'''

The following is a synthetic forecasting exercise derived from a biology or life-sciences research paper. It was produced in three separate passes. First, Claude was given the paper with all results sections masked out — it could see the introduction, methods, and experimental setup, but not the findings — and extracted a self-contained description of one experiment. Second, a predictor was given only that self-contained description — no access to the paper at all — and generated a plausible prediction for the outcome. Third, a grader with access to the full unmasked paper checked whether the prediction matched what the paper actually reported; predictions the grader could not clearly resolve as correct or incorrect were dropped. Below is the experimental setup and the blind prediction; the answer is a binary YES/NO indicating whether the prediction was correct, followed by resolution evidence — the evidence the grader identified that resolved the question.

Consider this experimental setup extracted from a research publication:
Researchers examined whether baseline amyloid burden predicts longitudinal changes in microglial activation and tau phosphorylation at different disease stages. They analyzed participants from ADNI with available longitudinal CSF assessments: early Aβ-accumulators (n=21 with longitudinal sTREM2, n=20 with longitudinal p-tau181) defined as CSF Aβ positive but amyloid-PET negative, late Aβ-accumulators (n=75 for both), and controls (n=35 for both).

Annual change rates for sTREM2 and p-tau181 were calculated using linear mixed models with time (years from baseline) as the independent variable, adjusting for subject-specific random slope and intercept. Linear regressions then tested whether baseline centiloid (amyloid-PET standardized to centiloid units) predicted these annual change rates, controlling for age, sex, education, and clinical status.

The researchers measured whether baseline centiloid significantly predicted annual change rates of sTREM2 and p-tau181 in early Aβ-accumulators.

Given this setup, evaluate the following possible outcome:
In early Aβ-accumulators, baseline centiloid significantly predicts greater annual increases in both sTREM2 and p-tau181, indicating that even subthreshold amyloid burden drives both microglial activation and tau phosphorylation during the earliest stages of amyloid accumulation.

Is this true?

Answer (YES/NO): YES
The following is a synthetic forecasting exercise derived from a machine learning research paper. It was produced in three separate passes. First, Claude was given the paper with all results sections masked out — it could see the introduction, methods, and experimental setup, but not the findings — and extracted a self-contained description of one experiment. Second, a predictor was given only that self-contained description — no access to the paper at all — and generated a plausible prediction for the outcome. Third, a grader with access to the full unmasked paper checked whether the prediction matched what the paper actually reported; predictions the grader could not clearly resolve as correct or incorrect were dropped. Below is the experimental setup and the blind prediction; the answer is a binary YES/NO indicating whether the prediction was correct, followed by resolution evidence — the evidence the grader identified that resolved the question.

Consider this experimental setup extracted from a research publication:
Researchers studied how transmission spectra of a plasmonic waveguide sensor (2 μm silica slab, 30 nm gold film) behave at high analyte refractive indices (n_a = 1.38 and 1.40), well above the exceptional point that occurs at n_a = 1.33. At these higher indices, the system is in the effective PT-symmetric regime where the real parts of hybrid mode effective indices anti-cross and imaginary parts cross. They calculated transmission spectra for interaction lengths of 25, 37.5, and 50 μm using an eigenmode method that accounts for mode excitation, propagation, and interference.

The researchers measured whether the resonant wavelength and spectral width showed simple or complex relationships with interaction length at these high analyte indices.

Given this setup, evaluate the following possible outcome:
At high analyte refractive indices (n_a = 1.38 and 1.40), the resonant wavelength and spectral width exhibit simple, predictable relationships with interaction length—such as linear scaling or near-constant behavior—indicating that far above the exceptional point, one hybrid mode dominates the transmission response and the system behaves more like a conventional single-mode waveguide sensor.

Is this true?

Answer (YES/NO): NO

'''

| Task details |
What you give back should be the lines from the one with "At high analyte refractive indices (n_a = 1.38 and 1.40), the" to the end of the data, copied exactly, both ends included.

| Result of this task |
At high analyte refractive indices (n_a = 1.38 and 1.40), the resonant wavelength and spectral width exhibit simple, predictable relationships with interaction length—such as linear scaling or near-constant behavior—indicating that far above the exceptional point, one hybrid mode dominates the transmission response and the system behaves more like a conventional single-mode waveguide sensor.

Is this true?

Answer (YES/NO): NO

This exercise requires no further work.